Rizieq. Aa Gym. Abdul Somad. Haikal Hasan. Bachtiar Nasir. Martak. Rocky Gerung. Neno Warisman. Ratna Sarumpaet. Emak-emak Pendukung 02. Kader-kader Liqo. Para Pengusung Khilafah dan seterusya.

Nama-nama dan kelompok suporter tersebut di atas pasti lagi kecewa berat. Mengetahui ada nama cawapres hasil ijtima masuk jadi pembantu Presiden Jokowi menyusul capres hasil ijtima yang sudah terlebih dahulu, sejak Kabinet Indonesia Maju terbentuk akhir bulan Oktober 2019 lalu.

Mereka semua tidak menyangka jika pasangan Capres-Cawapres Nomor Urut 2 pada kontestasi Pilpres 2019 lalu mau jadi pembantu-pembantu Presiden Jokowi. Hasil ijtima ulama ternyata cuma pepesan kosong saja. Bukti bahwa doa-doa dagangan mereka menjual agama tidak pernah didengar Tuhan.

Politik adalah tak lebih dari urusan kekuasaan, kursi jabatan, kesetiaan, uang, dan pengkhianatan.
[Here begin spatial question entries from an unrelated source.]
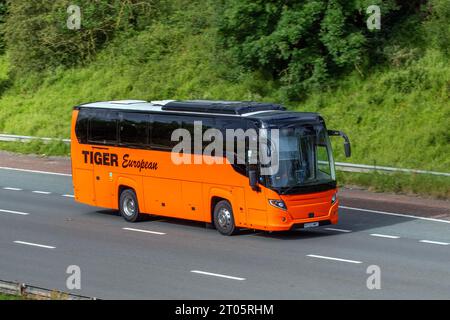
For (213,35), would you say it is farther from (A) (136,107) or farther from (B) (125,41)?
(A) (136,107)

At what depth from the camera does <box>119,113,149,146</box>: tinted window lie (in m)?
24.3

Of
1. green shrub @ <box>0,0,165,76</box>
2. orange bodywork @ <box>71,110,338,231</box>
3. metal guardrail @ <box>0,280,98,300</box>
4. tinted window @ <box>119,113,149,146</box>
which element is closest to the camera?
metal guardrail @ <box>0,280,98,300</box>

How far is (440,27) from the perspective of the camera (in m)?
33.9

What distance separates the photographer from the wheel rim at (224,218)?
22598 mm

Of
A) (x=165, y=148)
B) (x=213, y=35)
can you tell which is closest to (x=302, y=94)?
(x=213, y=35)

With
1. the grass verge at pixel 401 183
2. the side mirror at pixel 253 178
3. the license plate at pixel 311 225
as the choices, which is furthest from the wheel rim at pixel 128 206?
the grass verge at pixel 401 183

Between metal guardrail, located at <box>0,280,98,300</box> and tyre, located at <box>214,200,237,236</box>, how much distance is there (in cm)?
718

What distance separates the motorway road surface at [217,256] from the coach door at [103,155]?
583mm

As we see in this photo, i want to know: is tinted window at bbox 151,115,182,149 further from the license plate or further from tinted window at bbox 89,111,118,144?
the license plate

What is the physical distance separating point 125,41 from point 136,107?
1910 cm

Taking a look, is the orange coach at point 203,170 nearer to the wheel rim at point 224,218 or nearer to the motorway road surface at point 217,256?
the wheel rim at point 224,218

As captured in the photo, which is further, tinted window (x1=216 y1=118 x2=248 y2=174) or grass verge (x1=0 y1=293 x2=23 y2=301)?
tinted window (x1=216 y1=118 x2=248 y2=174)

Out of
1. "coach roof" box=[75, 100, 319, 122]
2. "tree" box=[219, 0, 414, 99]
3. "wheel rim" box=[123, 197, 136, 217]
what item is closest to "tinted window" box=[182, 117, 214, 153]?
"coach roof" box=[75, 100, 319, 122]

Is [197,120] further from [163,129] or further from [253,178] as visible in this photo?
[253,178]
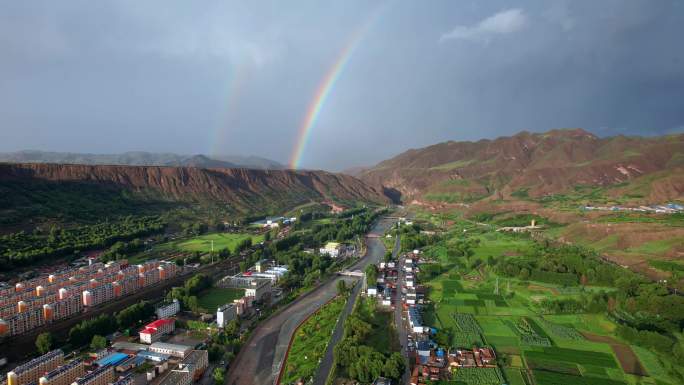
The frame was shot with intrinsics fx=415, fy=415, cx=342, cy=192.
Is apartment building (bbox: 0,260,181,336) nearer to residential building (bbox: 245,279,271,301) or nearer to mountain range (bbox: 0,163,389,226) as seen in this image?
residential building (bbox: 245,279,271,301)

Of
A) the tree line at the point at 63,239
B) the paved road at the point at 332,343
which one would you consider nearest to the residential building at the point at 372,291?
the paved road at the point at 332,343

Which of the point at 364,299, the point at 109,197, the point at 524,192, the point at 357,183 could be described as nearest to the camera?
the point at 364,299

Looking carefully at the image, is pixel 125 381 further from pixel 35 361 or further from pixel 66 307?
pixel 66 307

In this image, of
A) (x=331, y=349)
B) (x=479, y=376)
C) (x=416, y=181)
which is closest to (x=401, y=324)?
(x=331, y=349)

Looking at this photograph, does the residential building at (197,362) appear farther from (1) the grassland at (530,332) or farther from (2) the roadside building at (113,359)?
(1) the grassland at (530,332)

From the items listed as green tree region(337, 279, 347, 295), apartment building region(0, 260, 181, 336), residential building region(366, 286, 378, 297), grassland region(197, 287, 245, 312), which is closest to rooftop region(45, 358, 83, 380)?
apartment building region(0, 260, 181, 336)

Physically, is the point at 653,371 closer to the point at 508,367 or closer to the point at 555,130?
the point at 508,367

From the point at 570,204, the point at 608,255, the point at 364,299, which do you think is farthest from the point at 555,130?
the point at 364,299
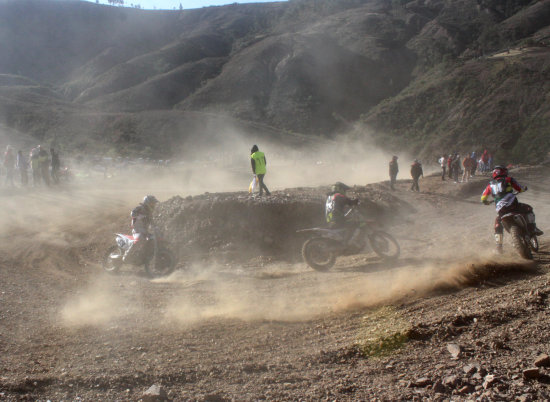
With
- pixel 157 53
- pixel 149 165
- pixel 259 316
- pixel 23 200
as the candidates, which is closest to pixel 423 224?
pixel 259 316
Para politikus busuk dan ustadz-ustadz penjual ijtima ulama itu pasti merasa dikhianati oleh pasangan Capres-Cawapres Hasil Ijtima Ulama. Mereka tak habis pikir mengapa dua jagoan mereka tidak setia lagi. Bingung mengapa dua pion mereka begitu mudah pindah ke lain hati hanya demi kursi menteri.

Di sini lah hebatnya gaya berpolitik Presiden Jokowi dengan merangkul lawan-lawan politiknya.

Presiden Jokowi tahu Capres-Cawapres Hasil Ijtima Ulama ini adalah orang-orang yang haus kekuasaan dan jabatan. Capres - Cawapres Hasil Ijtima Ulama ini adalah orang-orang yang tak memiliki integritas dan menghalalkan segala cara untuk bisa berkuasa. Apalagi mereka yakin akan tetap bisa maju mencalonkan diri lagi pada Pilpres 2024 nanti.

Presiden Jokowi memperlihatkan kejeniusannya dalam berpolitik. Ini kali pertama dalam sejarah pemilihan presiden yang berlangsung secara demokratis “one man one vote” selama empat kali penyelenggaraan sejak tahun 2004 ada pasangan yang kalah tapi mau jadi para pembantu presiden.

Tapi di sisi lain politik merangkul Presiden Jokowi ini juga menjadi jebakan betmen buat mereka. Jika dalam sisa waktu empat tahun ini mereka tidak perform sebagai pembantu presiden maka jangan berharap banyak mereka nanti bisa menang di Pilpres 2024 karena rakyat akan bisa menilai dengan mata kepala sendiri mana pembantu presiden yang bisa kerja dan mana yang tidak.

Pada titik ini patutlah kita acungi empat jempol buat Presiden Jokowi yang suka banget bikin orang banyak sering terperangah dengan segala sepak terjangnya mengubah peta dan budaya politik di Indonesia. Ia juga justru memperkuat adagium politik: tak ada yang abadi dalam politik, yang abadi cuma kepentingan dan kekuasaan saja, hingga semuanya merasa happy ending, semua merasa senang dan semua merasa menang.